The advantage of assertions is their ease of use. They are rarely more than one line of code. The disadvantage is that assertions halt execution indiscriminately and the helpfulness of the resulting error message is usually quite limited. In practice, assertions are almost never directly used in Python programs.

Exceptions

Exceptions are more sophisticated than assertions. When an error is encountered, an informative exception is 'thrown' or 'raised'.

For example, instead of the assertion in the case before, an exception can be used.

def mean(num_list):
    if len(num_list) == 0:
      raise Exception(
        "The algebraic mean of an empty list is undefined. "
        "Please provide a list of numbers."
    )
    else:
      return sum(num_list)/len(num_list)

Once an exception is raised, it will be passed upward in the program scope. An exception can be used to trigger additional error messages or an alternative behavior. Rather than immediately halting code execution, the exception can be 'caught' upstream with a try-except block. When wrapped in a try-except block, the exception can be intercepted before it reaches global scope and halts execution.

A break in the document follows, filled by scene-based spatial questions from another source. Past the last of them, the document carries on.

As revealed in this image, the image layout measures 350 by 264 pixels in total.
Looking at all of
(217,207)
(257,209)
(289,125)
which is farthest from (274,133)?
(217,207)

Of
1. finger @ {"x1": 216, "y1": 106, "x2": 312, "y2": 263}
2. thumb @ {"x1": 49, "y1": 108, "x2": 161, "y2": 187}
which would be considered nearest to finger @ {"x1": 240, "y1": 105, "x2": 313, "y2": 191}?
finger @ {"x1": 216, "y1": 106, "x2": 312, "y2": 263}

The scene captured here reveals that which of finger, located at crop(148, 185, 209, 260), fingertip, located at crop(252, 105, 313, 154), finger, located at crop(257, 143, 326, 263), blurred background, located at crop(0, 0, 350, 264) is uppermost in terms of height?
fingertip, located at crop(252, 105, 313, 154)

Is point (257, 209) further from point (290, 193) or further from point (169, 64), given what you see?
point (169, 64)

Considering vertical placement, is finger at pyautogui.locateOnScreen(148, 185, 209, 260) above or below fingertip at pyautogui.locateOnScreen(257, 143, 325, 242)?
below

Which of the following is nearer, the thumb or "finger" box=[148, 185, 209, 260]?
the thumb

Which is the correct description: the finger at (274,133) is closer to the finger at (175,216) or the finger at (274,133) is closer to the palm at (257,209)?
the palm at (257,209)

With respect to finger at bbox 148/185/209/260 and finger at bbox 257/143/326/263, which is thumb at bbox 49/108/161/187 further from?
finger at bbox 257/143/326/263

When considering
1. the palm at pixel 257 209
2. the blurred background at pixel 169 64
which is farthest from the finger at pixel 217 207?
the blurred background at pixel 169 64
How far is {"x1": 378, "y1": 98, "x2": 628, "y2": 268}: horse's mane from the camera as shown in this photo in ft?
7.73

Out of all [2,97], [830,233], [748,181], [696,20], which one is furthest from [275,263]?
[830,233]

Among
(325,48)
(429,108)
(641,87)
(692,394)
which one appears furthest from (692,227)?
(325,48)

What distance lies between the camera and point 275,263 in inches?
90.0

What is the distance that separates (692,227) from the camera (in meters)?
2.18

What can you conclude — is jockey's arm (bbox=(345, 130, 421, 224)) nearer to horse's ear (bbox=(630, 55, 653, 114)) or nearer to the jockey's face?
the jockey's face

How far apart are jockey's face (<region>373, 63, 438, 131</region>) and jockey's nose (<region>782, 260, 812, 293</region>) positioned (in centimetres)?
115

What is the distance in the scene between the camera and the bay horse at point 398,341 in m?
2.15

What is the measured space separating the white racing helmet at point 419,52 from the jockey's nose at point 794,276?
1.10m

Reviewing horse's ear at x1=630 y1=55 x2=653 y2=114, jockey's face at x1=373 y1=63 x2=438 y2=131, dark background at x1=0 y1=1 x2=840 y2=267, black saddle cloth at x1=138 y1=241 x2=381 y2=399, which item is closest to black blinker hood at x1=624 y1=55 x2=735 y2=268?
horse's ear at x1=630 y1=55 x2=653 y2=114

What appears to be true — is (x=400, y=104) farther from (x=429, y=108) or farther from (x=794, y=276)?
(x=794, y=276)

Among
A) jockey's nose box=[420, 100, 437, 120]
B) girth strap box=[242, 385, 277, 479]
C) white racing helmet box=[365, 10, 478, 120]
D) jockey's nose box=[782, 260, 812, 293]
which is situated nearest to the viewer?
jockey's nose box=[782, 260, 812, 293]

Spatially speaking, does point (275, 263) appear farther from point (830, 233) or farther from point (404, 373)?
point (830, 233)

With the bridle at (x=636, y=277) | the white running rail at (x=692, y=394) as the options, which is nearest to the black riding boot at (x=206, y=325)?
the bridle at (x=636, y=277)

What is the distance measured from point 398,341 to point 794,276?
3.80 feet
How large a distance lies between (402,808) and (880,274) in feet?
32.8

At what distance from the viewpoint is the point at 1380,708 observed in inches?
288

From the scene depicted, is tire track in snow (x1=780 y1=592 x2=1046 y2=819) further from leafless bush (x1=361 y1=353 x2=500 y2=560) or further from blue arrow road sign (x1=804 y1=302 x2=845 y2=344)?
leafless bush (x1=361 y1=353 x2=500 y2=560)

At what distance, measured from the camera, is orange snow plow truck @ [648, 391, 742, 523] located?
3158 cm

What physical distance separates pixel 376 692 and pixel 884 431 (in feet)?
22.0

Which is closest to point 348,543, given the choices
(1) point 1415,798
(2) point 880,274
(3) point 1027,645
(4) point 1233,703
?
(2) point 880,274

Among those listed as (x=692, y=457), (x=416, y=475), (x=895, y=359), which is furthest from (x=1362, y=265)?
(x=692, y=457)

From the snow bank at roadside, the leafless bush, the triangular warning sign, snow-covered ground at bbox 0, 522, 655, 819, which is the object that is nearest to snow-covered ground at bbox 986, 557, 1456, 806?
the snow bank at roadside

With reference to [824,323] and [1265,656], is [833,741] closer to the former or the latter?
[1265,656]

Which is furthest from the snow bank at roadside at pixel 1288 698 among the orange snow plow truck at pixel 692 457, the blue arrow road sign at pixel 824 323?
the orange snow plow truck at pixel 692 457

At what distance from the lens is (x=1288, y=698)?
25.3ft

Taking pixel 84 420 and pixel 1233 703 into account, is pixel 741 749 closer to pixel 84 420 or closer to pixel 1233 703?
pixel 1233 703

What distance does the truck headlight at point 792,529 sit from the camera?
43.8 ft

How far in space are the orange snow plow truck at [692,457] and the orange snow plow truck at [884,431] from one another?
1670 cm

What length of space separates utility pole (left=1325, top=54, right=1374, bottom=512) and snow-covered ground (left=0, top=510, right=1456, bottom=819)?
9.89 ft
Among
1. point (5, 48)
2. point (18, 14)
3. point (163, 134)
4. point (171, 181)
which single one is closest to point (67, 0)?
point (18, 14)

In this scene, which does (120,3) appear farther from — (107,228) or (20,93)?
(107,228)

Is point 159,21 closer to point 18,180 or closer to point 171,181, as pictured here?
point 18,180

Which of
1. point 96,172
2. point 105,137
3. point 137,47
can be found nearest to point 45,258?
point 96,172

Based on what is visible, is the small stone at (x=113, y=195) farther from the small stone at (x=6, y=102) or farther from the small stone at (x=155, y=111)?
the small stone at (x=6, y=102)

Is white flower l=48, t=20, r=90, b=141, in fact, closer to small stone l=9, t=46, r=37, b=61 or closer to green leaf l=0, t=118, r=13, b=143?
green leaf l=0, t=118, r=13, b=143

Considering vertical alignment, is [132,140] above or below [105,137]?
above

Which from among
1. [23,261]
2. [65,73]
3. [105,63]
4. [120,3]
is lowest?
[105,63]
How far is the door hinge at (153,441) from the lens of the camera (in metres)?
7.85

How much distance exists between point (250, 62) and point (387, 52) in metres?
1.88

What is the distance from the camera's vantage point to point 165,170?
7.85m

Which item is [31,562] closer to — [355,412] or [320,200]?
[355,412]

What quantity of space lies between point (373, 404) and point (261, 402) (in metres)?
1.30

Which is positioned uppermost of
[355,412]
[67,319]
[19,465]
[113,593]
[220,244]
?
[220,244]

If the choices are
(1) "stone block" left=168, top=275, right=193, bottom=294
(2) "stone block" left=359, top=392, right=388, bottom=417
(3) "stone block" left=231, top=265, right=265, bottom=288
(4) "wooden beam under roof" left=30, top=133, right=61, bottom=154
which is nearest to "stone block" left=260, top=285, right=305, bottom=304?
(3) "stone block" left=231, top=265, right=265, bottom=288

To add information or replace the message before it is passed upstream, the try-catch block can be used to catch-and-reraise the exception:

def mean(num_list):
    try:
        return sum(num_list)/len(num_list)
    except ZeroDivisionError as original_error:
        msg = "The algebraic mean of an empty list is undefined. Please provide a list of numbers."
        raise ZeroDivisionError(original_error.__str__() + "\n" +  msg)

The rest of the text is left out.